Acompañada de una melodía de Chopin y de una Frida que la mira como diciéndole: “la luna nunca estuvo a mi favor”, revive la niña con deseos de ser protegida, pero que ha inventado una coraza para evadir su realidad. Llora la niña, alejada de todo lo que ama, del abrazo de su madre, de la charla con su padre y alejada del mismo amor, un amor que le ha tocado sentir y nunca despertar.

Ella sabe adornar su dolor con juegos de palabras, quizá el único juego en el que sale ganando. Esta noche, ella me confesó que es fuerte pero tiene miedos, que es vulnerable cuando ama pero valiente para afrontarlo, que a veces se siente ridícula cuando escribe pero que eso sana su alma, que le duelen las mentiras pero no más que sentirse maltratada por alguien de la manera que sea, que disfruta la soledad pero que ya no soporta sentirse sola y que hace mucho no llora delante de nadie, es más, que hace mucho no lloraba ni delante de ella misma.

Apagó la música y con ella sus ganas de seguir gastando letras en vano, en el fondo sabe que desnudar su alma no es la solución, que es simplemente una salida de escape en noches interminables.

La noche.

La manera mas exquisita para desnudarme son mis letras, mis letras que son tuyas. Una noche que me eligió para hacerle compañía, me habla de ti, de tus ojos, de tu boca, de tu respiración, de tus besos que duelen con la sutileza del amor reprimido, al menos el mio. Me habla de tu mirada, de tu cama, de tu compañía y de una pared interpuesta. Del contraste, del blanco y del negro, de la intranquilidad y la paz, del amor y la guerra, habla de ti y de mi.

Ella, va a ritmo de tango y sobre su luna ruedan lágrimas en forma de estrellas fugaces, me cuenta de sonidos, de letras, de retratos. Intento despedirme pero no me deja ir, ella necesita de mi compañía y yo sin suponerlo con antelación, también necesito la de ella. Ella va lento, yo iba de prisa, ella me detuvo para acompañarla en su camino, insiste en hablarme de ti y es justo ahí cuando intento correr, ella suavemente me detiene.

La asimilo, me asimilo… te asimilo. Hace mucho ella me despertaba pero nunca estaba para ella, le huía quizá porque le tenía miedo, ella ya antes me había hecho enfrentarme a mi misma y seguramente no quería reencontrarme con esa mujer conflictuada y echada a menos, ahora entiendo que solo un ser malogrado puede amarte. Después de minutos, se van acabando las letras, ella ya está a punto de marcharse y yo, que antes le huía, estoy a punto de llorar por su partida, pues ahora ¿quién me escucha? porque el día me puede hablar de ti pero nunca lo hará con la calma que la noche lo hace.

Frase sin verbo

Las letras lloran, las frases duelen, las miradas esquivas aniquilan, la noche se compadece y el alma se desvanece. Muerte, muerte que se llora, muerte y olvido se cruzan, amor convertido en desprecio, muerte favorable, vida después de la muerte.

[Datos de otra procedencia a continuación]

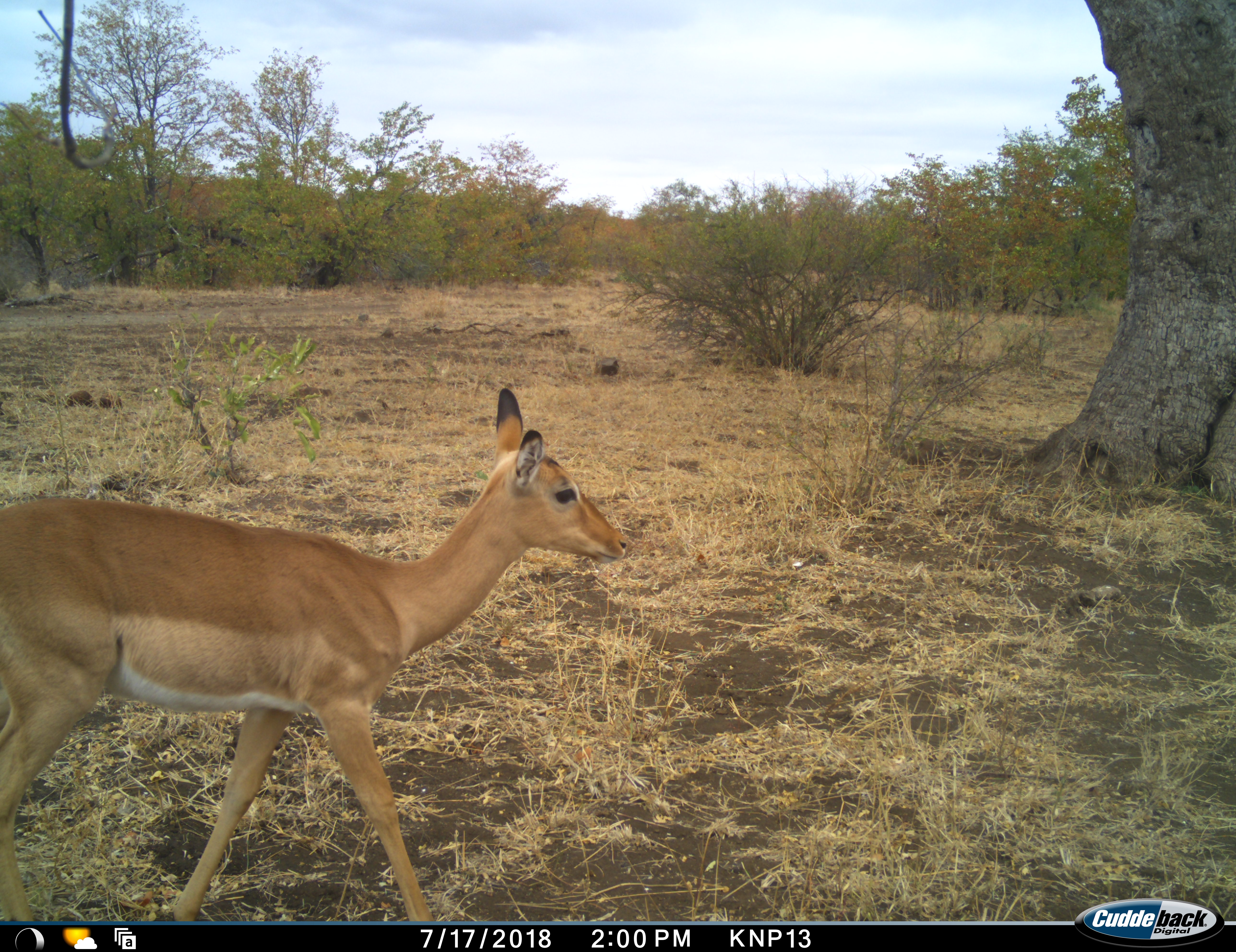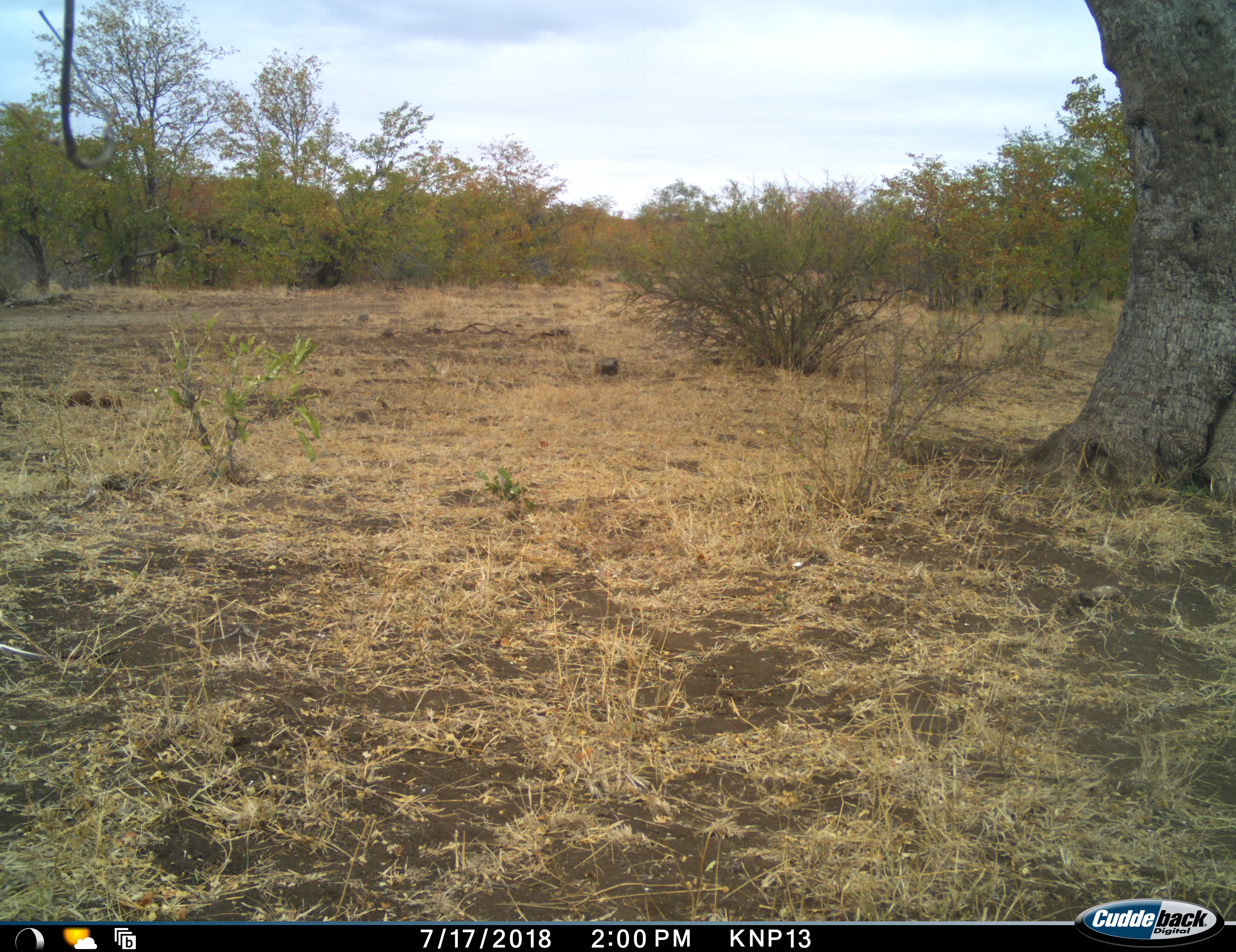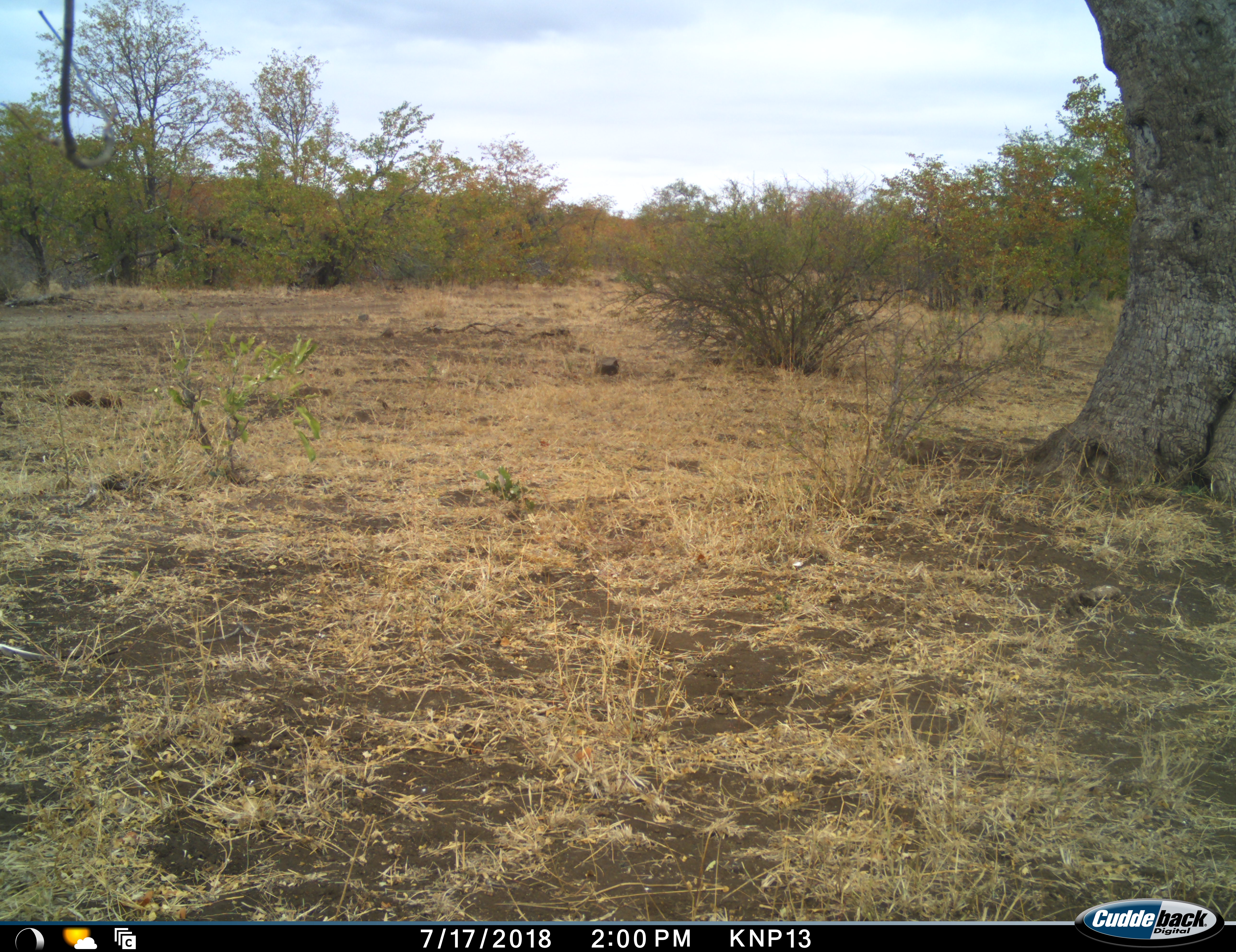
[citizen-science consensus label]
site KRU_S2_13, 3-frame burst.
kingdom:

Palabras que sanan, lloran las palabras, lloran la muerte, la muerte después de la vida. Nueva mirada, dos mesas, varias anatomías, tú, él, el otro, una partida empatada, los dos pierden. Se pierden el uno del otro y se buscan con el uno y con la otra. No hay encuentro, no hay vida, no hay muerte, lágrimas, risas, momentos, no hay lágrimas, la vida las mató.

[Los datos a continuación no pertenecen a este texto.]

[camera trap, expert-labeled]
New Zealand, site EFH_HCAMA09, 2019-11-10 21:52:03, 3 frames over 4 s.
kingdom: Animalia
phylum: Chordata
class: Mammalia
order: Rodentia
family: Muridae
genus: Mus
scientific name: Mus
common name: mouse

Ríen, allá, acá y a lo lejos. Acaba, comienza, un adiós sin saludo, no hay adiós sólo el imaginario de lo que ya valió. Desprecios apreciados, aprecios inexistentes, después de la muerte hay vida, después de la vida, nada. Música, voces, todos, nadie, tú, ellos, yo, simples adjetivos de frases sin verbo. Eso es, tú y yo, una frase sin verbo.